** TASK DETAILS **
Apart from the pictures, every entry should be reproduced exactly.

====== RECORDS SUPPLIED ======

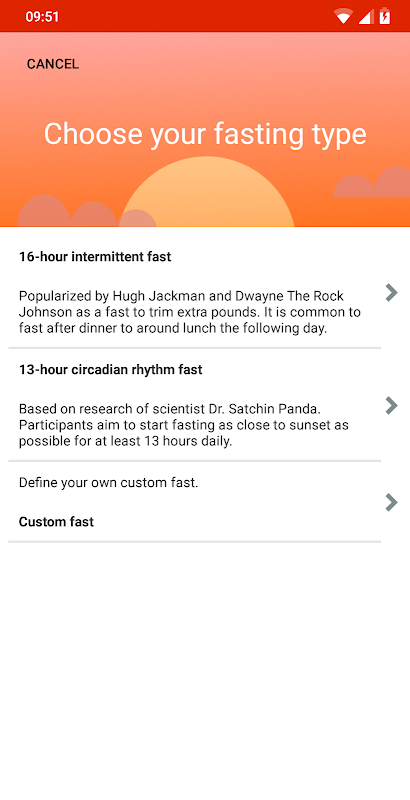 09:51

CANCEL

Choose your fasting type

16-hour intermittent fast

Popularized by Hugh Jackman and Dwayne The Rock Johnson as a fast to trim extra pounds. It is common to fast after dinner to around lunch the following day.

13-hour circadian rhythm fast

Based on research of scientist Dr. Satchin Panda. Participants aim to start fasting as close to sunset as possible for at least 13 hours daily.

Define your own custom fast.

Custom fast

======

** TASK ANSWER **
 09:51

CANCEL

Choose your fasting type

16-hour intermittent fast

Popularized by Hugh Jackman and Dwayne The Rock Johnson as a fast to trim extra pounds. It is common to fast after dinner to around lunch the following day.

13-hour circadian rhythm fast

Based on research of scientist Dr. Satchin Panda. Participants aim to start fasting as close to sunset as possible for at least 13 hours daily.

Define your own custom fast.

Custom fast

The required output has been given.